Include in the output the line containing "How far from the" and each subsequent line of the records, through the end, transcribed exactly. Add nothing else.

◆ ◆ ◆

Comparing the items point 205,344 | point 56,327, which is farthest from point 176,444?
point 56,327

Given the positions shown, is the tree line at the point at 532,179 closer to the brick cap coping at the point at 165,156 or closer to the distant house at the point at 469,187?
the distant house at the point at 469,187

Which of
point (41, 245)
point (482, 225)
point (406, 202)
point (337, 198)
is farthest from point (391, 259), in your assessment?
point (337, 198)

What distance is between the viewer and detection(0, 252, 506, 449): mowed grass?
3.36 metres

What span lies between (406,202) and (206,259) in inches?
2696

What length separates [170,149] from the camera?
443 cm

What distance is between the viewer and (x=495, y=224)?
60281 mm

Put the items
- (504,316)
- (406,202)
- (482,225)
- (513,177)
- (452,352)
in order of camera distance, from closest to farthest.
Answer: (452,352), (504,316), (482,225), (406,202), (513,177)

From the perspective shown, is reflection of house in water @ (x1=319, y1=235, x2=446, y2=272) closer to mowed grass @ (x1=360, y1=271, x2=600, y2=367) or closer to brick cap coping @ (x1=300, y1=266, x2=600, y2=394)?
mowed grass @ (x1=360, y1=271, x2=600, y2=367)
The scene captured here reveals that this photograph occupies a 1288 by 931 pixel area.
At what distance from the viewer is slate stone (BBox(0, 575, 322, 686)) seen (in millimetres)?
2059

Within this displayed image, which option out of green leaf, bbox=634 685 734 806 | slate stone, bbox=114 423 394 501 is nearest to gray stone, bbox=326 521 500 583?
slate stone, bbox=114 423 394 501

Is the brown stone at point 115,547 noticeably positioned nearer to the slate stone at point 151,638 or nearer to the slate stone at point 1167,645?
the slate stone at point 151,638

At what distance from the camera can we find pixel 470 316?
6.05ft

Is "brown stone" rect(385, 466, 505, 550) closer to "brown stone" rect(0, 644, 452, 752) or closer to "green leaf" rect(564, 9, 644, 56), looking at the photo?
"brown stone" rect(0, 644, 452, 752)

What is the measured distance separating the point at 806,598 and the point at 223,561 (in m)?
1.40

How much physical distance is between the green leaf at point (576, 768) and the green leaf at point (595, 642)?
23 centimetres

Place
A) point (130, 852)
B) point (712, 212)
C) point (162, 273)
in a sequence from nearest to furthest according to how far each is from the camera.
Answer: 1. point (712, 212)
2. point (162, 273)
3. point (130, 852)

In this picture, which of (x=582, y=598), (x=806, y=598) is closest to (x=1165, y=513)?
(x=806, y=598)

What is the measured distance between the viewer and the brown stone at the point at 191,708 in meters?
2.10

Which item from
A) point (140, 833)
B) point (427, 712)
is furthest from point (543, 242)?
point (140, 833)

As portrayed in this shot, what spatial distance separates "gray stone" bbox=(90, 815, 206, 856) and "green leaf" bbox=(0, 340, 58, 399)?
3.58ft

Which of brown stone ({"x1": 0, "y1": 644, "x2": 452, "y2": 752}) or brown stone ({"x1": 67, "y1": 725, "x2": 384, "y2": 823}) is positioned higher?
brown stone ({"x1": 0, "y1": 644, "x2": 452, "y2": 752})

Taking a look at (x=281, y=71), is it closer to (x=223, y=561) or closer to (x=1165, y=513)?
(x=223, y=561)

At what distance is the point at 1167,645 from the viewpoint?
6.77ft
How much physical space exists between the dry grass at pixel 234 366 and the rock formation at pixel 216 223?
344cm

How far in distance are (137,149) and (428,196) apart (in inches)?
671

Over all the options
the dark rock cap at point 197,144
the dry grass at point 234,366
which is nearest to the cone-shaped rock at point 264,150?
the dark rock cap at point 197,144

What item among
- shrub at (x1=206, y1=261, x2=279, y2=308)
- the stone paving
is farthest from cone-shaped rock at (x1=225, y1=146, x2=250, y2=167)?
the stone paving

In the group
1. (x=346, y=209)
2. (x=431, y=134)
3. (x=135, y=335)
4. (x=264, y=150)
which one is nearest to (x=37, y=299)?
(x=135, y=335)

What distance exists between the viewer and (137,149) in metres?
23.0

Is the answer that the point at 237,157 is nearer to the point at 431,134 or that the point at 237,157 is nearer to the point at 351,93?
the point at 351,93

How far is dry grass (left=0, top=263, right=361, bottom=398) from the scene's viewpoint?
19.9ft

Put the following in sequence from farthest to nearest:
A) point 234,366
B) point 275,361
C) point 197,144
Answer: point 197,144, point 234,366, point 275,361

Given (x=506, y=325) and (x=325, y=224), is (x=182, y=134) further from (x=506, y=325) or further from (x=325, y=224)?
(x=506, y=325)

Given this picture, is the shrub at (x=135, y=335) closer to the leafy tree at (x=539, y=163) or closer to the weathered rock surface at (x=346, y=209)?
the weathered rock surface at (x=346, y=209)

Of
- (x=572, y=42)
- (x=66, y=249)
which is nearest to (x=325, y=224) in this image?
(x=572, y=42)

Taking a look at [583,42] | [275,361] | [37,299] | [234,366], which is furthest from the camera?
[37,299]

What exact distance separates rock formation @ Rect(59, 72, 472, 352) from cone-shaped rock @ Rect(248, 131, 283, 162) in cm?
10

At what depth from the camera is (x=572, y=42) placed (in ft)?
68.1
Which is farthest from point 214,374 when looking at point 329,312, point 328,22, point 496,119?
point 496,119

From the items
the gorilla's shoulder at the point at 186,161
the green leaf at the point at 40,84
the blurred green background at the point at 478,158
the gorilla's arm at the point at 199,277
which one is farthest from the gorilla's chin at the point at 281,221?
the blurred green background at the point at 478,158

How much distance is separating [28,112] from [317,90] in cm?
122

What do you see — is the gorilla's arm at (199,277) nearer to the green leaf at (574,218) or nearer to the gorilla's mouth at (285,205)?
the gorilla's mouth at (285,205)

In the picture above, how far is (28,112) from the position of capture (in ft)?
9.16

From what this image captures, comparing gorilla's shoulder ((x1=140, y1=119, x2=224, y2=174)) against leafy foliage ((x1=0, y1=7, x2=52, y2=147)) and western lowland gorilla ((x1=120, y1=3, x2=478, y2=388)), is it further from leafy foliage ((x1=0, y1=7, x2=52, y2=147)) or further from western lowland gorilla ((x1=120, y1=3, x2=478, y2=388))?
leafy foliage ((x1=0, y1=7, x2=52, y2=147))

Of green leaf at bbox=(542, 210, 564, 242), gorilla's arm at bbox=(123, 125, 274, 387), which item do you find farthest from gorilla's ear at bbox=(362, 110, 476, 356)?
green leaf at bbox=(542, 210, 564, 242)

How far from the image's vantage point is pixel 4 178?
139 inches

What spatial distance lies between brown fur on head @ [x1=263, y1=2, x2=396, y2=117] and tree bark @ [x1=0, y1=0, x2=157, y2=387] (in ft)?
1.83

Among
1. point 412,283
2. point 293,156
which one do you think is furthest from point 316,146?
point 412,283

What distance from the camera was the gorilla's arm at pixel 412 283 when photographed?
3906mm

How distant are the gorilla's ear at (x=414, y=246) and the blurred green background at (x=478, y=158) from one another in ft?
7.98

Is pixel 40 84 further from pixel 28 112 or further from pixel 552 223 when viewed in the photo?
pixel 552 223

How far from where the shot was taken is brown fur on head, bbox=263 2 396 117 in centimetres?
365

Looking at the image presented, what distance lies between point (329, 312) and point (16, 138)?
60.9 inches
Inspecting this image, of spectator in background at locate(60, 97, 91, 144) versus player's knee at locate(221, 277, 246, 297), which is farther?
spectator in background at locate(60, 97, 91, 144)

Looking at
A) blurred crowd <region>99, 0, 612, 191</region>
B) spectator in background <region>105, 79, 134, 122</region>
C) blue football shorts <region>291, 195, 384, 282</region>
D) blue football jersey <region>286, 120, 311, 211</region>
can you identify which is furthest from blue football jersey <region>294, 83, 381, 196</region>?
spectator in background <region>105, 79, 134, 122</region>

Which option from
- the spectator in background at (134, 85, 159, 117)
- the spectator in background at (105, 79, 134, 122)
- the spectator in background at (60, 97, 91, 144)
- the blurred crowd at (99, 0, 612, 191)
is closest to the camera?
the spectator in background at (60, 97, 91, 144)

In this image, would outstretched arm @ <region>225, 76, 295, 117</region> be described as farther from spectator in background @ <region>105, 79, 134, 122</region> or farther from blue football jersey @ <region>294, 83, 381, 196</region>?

◆ ◆ ◆

WORKED SOLUTION —
How far from the image's vantage point is pixel 4 178?
139 inches

What spatial distance lies between brown fur on head @ [x1=263, y1=2, x2=396, y2=117] and tree bark @ [x1=0, y1=0, x2=157, y2=387] (in ft)?
1.83

Among
1. point 412,283
2. point 293,156
which one do you think is furthest from point 316,146?
point 412,283

What distance from the camera was the gorilla's arm at pixel 412 283 when photographed?
3906mm

How distant are the gorilla's ear at (x=414, y=246) and the blurred green background at (x=478, y=158) from one another in ft?
7.98

Is pixel 40 84 further from pixel 28 112 or further from pixel 552 223 when viewed in the photo?
pixel 552 223

How far from where the shot was taken is brown fur on head, bbox=263 2 396 117 in centimetres?
365

Looking at the image presented, what distance lies between point (329, 312) and point (16, 138)?
60.9 inches
Inspecting this image, of spectator in background at locate(60, 97, 91, 144) versus player's knee at locate(221, 277, 246, 297), which is farther?
spectator in background at locate(60, 97, 91, 144)

Looking at
A) blurred crowd <region>99, 0, 612, 191</region>
B) spectator in background <region>105, 79, 134, 122</region>
C) blue football shorts <region>291, 195, 384, 282</region>
D) blue football jersey <region>286, 120, 311, 211</region>
can you identify which is furthest from blue football jersey <region>294, 83, 381, 196</region>?
spectator in background <region>105, 79, 134, 122</region>

Which option from
- the spectator in background at (134, 85, 159, 117)
- the spectator in background at (105, 79, 134, 122)
- the spectator in background at (60, 97, 91, 144)
- the blurred crowd at (99, 0, 612, 191)
is closest to the camera?
the spectator in background at (60, 97, 91, 144)

In this image, would outstretched arm @ <region>225, 76, 295, 117</region> be described as farther from spectator in background @ <region>105, 79, 134, 122</region> or farther from blue football jersey @ <region>294, 83, 381, 196</region>?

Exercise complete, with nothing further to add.